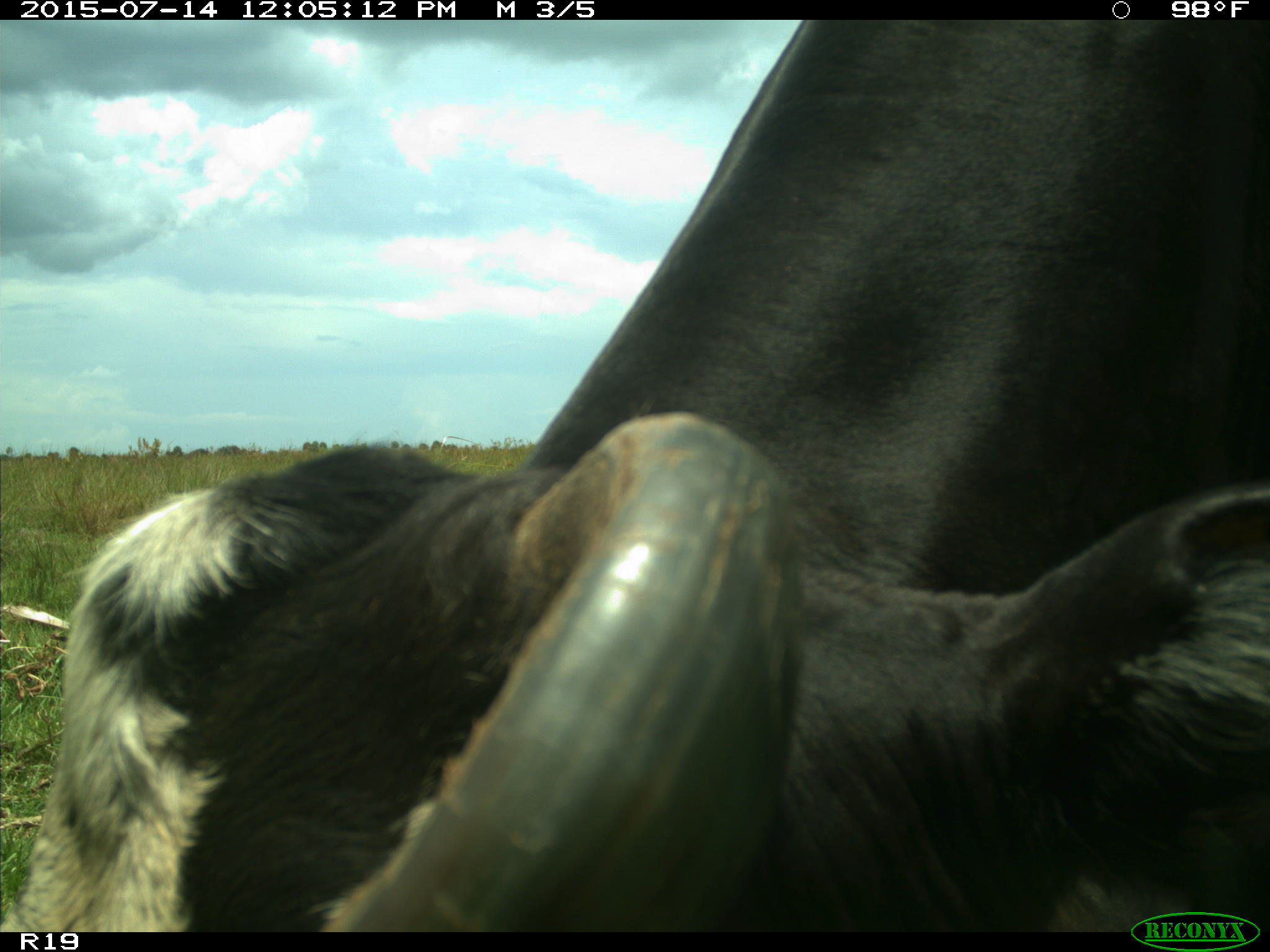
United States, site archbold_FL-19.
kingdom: Animalia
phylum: Chordata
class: Mammalia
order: Artiodactyla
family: Bovidae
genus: Bos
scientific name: Bos taurus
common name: domestic cow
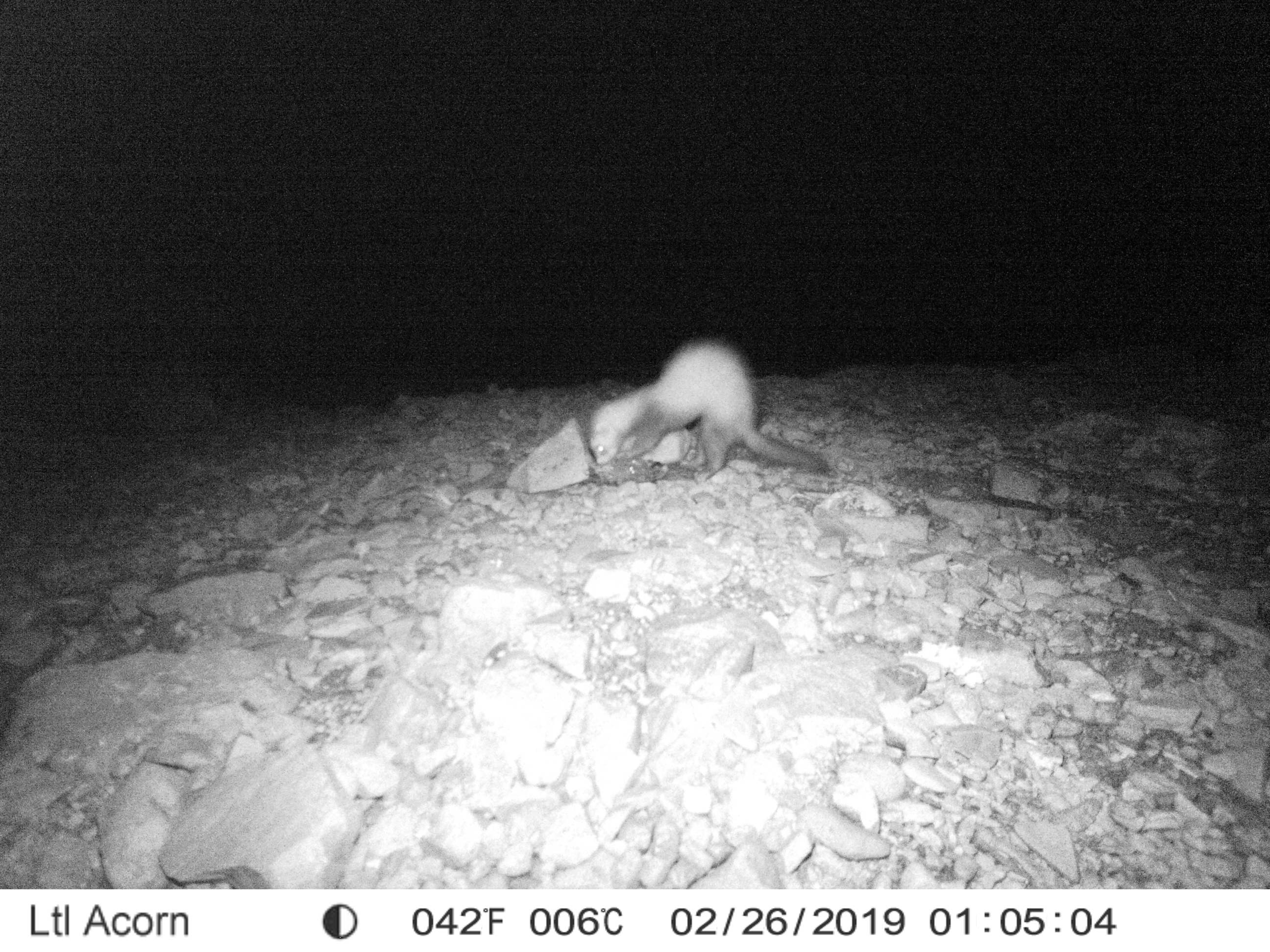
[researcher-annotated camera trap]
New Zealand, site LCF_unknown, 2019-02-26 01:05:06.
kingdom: Animalia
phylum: Chordata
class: Mammalia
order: Carnivora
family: Mustelidae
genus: Mustela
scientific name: Mustela furo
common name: ferret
+ + +
An exact, word-for-word version of the material is required, free of pictures.

United States, site archbold_FL-19.
kingdom: Animalia
phylum: Chordata
class: Mammalia
order: Artiodactyla
family: Bovidae
genus: Bos
scientific name: Bos taurus
common name: domestic cow
[researcher-annotated camera trap]
New Zealand, site LCF_unknown, 2019-02-26 01:05:06.
kingdom: Animalia
phylum: Chordata
class: Mammalia
order: Carnivora
family: Mustelidae
genus: Mustela
scientific name: Mustela furo
common name: ferret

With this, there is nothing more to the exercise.